Friday, January 30, 2009

Never thought I'd get here


I love being a dad.

That might sound like something that doesn’t need to be said, but in my case, it’s a rather recent revelation. I was pretty sure I was missing the dad gene.

For one thing, I didn’t particularly like babies. That’s not the same thing as disliking them; all I mean is that there was an absence of like. Like Joel and Maggie said in Northern Exposure, they never have anything interesting to say and they’re always sticky.

Everyone has always said that I’m pretty good with their kids, but that’s the exception that proves the rule: putting up with a kid for thirty minutes is not the same thing by any stretch of the imagination as actually enjoying their company. And I have to admit that I never was really “good” with the kids as much as I simply learned a secret: babies like smiling faces, but they really like big, open mouths and wide open eyes. You elongate your face by opening your mouth as wide as possible and raising your eyebrows, and you have a smiling baby every time.

On top of that, I’ve never felt even the slightest urge to carry on the family name. If there wasn’t a new generation of me running around, I didn’t see that as any great loss to the planet, given that there are 6 billion other folks already taking up space here.

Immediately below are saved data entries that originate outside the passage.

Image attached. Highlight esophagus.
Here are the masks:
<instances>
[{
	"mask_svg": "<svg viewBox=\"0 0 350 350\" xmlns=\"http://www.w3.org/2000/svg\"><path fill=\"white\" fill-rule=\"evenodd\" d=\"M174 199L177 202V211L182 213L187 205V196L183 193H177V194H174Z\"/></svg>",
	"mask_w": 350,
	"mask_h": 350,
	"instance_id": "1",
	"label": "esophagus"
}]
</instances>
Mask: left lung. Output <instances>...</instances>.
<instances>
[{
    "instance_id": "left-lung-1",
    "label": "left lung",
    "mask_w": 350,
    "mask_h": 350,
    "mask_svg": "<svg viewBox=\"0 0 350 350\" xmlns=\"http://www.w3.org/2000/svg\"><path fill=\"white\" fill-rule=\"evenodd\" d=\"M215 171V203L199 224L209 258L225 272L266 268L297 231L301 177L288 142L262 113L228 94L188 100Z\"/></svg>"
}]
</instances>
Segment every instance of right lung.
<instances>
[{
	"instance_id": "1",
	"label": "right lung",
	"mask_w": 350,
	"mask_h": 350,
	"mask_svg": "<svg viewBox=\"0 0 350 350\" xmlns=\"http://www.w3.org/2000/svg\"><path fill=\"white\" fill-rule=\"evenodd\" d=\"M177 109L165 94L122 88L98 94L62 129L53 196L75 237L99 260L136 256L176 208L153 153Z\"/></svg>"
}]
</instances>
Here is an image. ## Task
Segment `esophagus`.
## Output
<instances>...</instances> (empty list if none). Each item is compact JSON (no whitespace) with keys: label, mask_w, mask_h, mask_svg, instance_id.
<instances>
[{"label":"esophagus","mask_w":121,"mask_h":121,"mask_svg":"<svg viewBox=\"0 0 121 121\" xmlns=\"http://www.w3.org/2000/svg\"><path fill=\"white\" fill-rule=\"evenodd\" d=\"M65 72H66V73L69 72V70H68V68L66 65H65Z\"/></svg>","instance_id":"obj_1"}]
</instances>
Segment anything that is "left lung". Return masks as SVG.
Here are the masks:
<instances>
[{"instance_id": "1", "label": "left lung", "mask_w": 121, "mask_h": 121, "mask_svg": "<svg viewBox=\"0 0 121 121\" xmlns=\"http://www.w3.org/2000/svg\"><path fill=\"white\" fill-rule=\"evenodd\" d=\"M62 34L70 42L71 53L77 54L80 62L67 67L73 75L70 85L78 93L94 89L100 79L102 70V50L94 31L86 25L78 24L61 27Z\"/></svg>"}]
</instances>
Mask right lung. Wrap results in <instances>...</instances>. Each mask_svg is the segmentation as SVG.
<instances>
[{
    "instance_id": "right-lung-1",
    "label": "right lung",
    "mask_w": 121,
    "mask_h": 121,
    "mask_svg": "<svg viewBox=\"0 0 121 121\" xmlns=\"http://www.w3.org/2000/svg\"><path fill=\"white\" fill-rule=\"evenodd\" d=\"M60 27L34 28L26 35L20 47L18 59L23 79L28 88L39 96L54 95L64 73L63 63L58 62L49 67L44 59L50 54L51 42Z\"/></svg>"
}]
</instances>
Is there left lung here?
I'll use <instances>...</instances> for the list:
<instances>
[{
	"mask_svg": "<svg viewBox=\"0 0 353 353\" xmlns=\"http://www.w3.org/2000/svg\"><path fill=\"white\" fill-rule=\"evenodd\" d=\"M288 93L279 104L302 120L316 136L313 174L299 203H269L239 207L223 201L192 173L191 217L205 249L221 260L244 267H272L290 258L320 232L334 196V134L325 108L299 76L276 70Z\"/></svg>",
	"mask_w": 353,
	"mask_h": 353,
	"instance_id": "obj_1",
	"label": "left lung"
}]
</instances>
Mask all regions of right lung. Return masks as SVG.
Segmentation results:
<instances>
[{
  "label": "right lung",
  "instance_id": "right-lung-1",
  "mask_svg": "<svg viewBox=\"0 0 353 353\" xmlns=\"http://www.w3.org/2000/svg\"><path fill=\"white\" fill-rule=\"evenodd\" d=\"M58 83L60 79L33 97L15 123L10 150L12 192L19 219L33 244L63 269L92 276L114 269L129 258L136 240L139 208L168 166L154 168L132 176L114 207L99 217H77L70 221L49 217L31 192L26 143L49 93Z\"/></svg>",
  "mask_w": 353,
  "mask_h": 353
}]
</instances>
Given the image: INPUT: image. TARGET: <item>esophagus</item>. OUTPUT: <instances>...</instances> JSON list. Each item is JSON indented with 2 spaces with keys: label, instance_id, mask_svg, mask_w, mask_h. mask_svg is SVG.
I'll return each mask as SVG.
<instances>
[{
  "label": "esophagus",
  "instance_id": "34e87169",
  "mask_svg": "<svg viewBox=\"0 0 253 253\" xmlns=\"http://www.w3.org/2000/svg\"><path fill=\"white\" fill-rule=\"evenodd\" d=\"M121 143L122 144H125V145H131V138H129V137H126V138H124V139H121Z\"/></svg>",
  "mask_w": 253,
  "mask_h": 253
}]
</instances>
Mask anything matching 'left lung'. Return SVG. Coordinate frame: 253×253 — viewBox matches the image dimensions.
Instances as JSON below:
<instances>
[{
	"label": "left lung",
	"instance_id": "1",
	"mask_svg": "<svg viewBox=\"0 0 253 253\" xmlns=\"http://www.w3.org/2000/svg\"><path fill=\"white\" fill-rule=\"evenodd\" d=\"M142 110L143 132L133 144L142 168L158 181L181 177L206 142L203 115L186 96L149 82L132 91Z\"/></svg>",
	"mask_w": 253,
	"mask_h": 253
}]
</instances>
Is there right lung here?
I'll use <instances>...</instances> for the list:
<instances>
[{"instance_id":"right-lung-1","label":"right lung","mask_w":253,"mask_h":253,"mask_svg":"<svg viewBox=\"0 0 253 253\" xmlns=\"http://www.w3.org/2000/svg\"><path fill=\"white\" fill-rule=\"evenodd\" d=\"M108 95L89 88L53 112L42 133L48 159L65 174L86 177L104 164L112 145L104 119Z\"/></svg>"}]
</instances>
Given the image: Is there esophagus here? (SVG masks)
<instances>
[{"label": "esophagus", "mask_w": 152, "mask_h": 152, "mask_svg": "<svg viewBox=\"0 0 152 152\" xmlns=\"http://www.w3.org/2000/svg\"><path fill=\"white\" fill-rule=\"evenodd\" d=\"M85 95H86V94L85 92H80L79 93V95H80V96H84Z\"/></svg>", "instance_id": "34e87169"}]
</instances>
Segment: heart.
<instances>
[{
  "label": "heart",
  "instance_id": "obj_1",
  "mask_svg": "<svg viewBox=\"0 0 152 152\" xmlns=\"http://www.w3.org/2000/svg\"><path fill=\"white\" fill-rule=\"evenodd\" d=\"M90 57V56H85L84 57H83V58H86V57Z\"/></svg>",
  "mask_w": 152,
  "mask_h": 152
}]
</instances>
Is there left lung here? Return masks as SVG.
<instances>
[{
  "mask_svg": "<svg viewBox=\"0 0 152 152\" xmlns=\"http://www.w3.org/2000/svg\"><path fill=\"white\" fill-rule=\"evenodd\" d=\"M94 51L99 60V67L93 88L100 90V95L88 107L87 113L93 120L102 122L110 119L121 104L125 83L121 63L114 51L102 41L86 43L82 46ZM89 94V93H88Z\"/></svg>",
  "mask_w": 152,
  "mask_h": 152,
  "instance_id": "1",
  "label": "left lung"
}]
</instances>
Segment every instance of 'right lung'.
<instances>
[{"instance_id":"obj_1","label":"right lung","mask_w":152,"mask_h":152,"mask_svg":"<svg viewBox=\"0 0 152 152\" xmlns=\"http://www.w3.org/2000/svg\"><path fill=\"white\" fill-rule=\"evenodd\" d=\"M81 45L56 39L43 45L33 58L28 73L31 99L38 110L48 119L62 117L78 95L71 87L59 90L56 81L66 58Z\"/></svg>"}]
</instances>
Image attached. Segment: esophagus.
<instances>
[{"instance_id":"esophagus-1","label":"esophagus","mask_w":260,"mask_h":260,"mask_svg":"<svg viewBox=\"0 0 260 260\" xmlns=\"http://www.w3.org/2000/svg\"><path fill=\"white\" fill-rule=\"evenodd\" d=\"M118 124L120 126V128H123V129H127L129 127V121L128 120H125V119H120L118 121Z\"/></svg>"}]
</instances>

So there you have it: until very recently, I didn’t think I’d lose any sleep if I never changed a diaper or sat on the receiving end of a parent-teacher conference.

But this little kid has done a number on me. Chalk up one for the home team because I’m starting to think that all of you picket fence and mini-van folks might be on to something here.

For one thing, I’m amazed that someone with no sense of irony, parody, cynicism, or farce can laugh so hard at something as predictable as peekaboo. If I hide behind his playpen, Z. will run around the corner to find me, and then will roar with a laughter so deep that he sounds like he going to run out of oxygen. (There’s a federal grant I’d like to get my hands on: studying infant humor. We are all born with a sense of humor, and it seems to emerge before so many other emotions. But then most of us turn it off at some point, or allow it to go undeveloped. I wonder how much it would cost to get a room full of babies and watch them watching Monty Python skits.)

And no, babies rarely have anything interesting to say. But that doesn’t mean they’re not thinking deeply about whatever it is that’s in front of them. Watching Z. try to figure out to get to a ball that has rolled under a chair is right up there with watching Lynn Hill
tackle the Nose Route on El Capitan or Garry Kasparov staring down Big Blue.

As for the stickiness... well, turns out baby drool is about a thousand times less toxic and less pernicious than Great Dane slobber. Babies don’t shed, and they don’t tear up hard wood floors with their Freddy Kruger-esque toe nails. So maybe they’re not all that big of a pain, after all.

And maybe I’m finding a paradise within thee, happier farr.

(John Milton, "Paradise Lost".)

3 comments:

Anonymous said...

I wouldn't worry too much about that 19% thing. Zebb seems to be bright, healthy and ACTIVE. I have 3 stringbeans myself and they are all healthy eaters...they just move all the time. When the twins were toddlers (early 90's) they changed those charts to reflect the "heavier" weights of today's children and the boys went from "normal" to a low %.

Cute blog, don't know how I found you though.

muddywaters said...

I have a lot of comments for this post too, but I don't quite have time right now. My students will be streaming into my room soon. I'll get back to you.

Anonymous said...

I'm thinking the concern for Zebb's development has more to do with the condition of the bio-parents and not so much an obsession with numbers or a concern for performance validation. Just a guess.